%%

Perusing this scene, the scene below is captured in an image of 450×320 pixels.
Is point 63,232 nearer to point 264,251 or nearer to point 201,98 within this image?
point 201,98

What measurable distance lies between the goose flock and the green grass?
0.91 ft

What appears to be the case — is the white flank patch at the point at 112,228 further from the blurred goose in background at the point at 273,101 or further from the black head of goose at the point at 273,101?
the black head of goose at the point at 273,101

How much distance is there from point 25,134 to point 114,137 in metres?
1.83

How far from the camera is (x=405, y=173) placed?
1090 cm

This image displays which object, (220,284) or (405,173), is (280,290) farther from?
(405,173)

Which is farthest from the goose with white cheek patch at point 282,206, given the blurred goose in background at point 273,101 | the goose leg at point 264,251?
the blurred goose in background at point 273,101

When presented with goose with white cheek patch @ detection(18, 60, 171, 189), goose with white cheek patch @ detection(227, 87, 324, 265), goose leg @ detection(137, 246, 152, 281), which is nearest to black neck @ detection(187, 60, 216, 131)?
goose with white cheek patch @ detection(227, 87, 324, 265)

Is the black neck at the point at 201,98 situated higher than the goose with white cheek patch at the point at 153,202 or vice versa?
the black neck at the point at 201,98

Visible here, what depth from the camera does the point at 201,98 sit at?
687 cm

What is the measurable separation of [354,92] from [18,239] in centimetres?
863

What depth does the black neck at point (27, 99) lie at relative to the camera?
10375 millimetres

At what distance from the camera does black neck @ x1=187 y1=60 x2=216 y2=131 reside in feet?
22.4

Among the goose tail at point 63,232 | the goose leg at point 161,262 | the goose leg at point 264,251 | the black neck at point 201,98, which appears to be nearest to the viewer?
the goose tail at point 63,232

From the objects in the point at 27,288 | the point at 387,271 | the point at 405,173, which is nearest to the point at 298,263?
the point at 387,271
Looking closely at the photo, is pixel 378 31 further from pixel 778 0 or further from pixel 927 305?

%%

▶ PROBLEM TO SOLVE
Give all of the entries again, word for word.

▶ TASK ANSWER
Perusing this scene, the scene below is captured in an image of 450×320 pixels.
Is point 63,232 nearer to point 264,251 or nearer to point 201,98 within this image?
point 201,98

What measurable distance lies between the goose flock and the green grass?
0.91 ft

What appears to be the case — is the white flank patch at the point at 112,228 further from the blurred goose in background at the point at 273,101 or further from the black head of goose at the point at 273,101?
the black head of goose at the point at 273,101

How much distance is there from point 25,134 to point 114,137 in metres?
1.83

How far from the camera is (x=405, y=173) placed?
1090 cm

This image displays which object, (220,284) or (405,173), is (280,290) farther from?
(405,173)

Which is farthest from the goose with white cheek patch at point 282,206, given the blurred goose in background at point 273,101 | the goose leg at point 264,251?
the blurred goose in background at point 273,101

When presented with goose with white cheek patch @ detection(18, 60, 171, 189), goose with white cheek patch @ detection(227, 87, 324, 265), goose leg @ detection(137, 246, 152, 281), which is nearest to black neck @ detection(187, 60, 216, 131)?
goose with white cheek patch @ detection(227, 87, 324, 265)

Is the black neck at the point at 201,98 situated higher than the goose with white cheek patch at the point at 153,202 or vice versa?
the black neck at the point at 201,98

Visible here, what depth from the camera does the point at 201,98 sit at?
687 cm

What is the measurable separation of [354,92] from [18,239] in centimetres?
863

What depth does the black neck at point (27, 99) lie at relative to the camera?
10375 millimetres

At what distance from the camera does black neck @ x1=187 y1=60 x2=216 y2=131 reside in feet?
22.4

Among the goose tail at point 63,232 | the goose leg at point 161,262 | the goose leg at point 264,251 | the black neck at point 201,98, which appears to be nearest to the viewer?
the goose tail at point 63,232

From the objects in the point at 27,288 | the point at 387,271 | the point at 405,173, which is nearest to the point at 298,263?
the point at 387,271
Looking closely at the photo, is pixel 378 31 further from pixel 778 0 or further from pixel 927 305?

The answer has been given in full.